GIVEN PASSAGE ::
I managed to do it, with some inspiration from the other posters. But did so with an inelegant loop.

# Data
corrected <- structure(list(Wrong_spell = c("abdmen", "abdomane", "abdome", 
                                            "abdumen", "abodmen", "adnomen", "aabdominal", "abddominal"), 
                            Correct_spell = c("abdomen", "abdomen", "abdomen", "abdomen", 
                                              "abdomen", "abdomen", "abdominal", "abdominal")), class = "data.frame", row.names = c(NA, -8L))

reported <- c("abdmen pain1", "abddominal pain2", "abdumenXXX pain3", "abdomen pain4", "abddominal pain5",  "pain6 aabdominal")

# Loop
reported_correct <- NULL 
for (i in 1:length(reported)) {
  for (j in 1:nrow(corrected) ) {
    if( unlist( unlist( gregexpr(pattern=corrected[j,1]  ,  reported[i]) )  )>0) {
      change <- str_replace_all( reported[i] , corrected[ j , 1] , corrected[ j , 2  ] )
      reported_correct <- c(reported_correct ,  change )
    }
  }
}

reported_correct
> reported_correct
[1] "abdomen pain1"    "abdominal pain2"  "abdomenXXX pain3" "abdomenn pain4"   "abdominal pain5"  "pain6 abdominal"

SOURCE MATERIAL ::
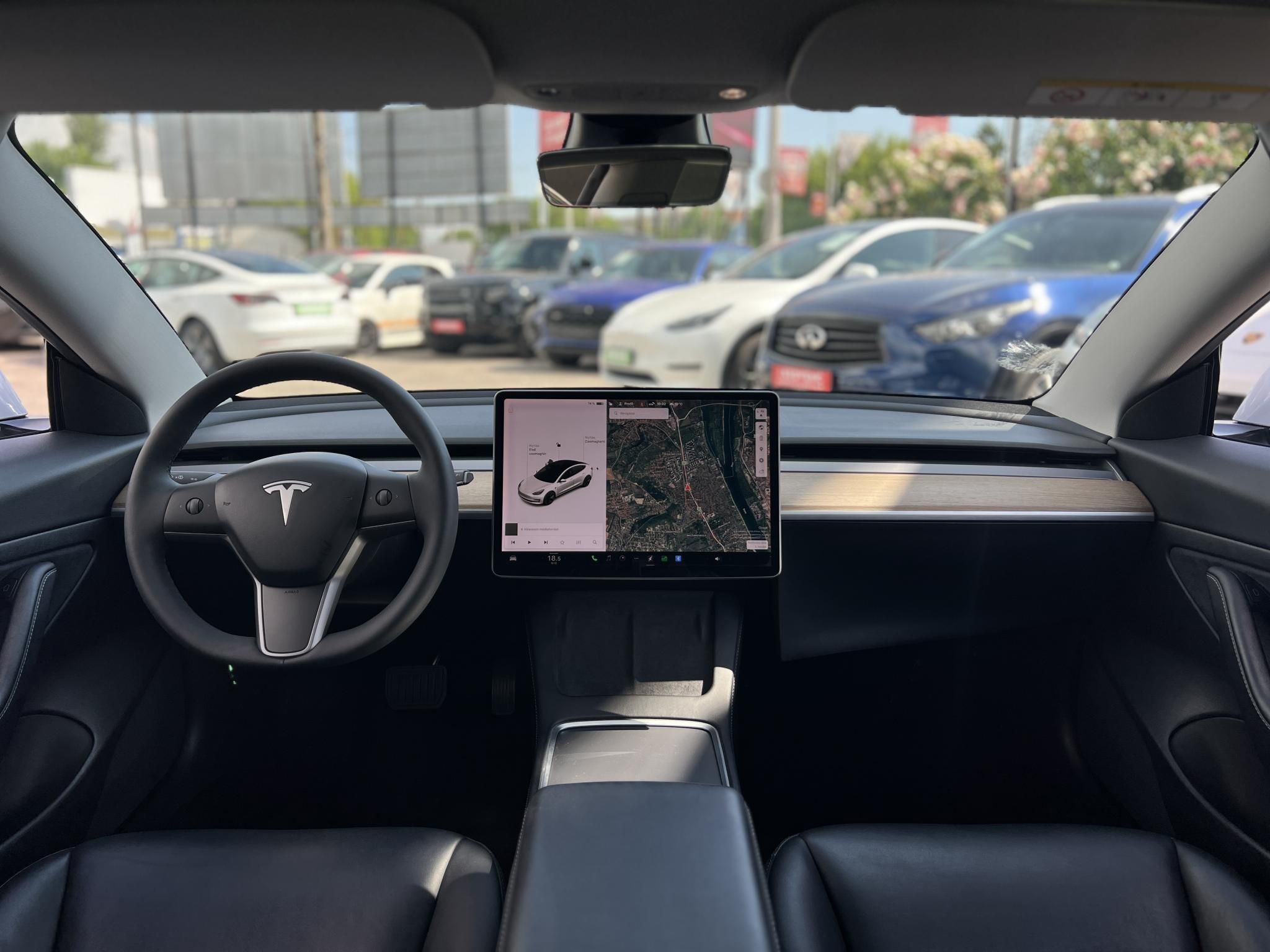 TESLA MODEL 3 Standard Range Plus Aut 62e km. hőszivattyú. garanciális!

WHAT IS NEEDED :: In the forum post, which correct spelling is paired with the misspelling "aabdominal"? Work from the forum post alone.

EXERCISE SOLUTION :: "abdominal"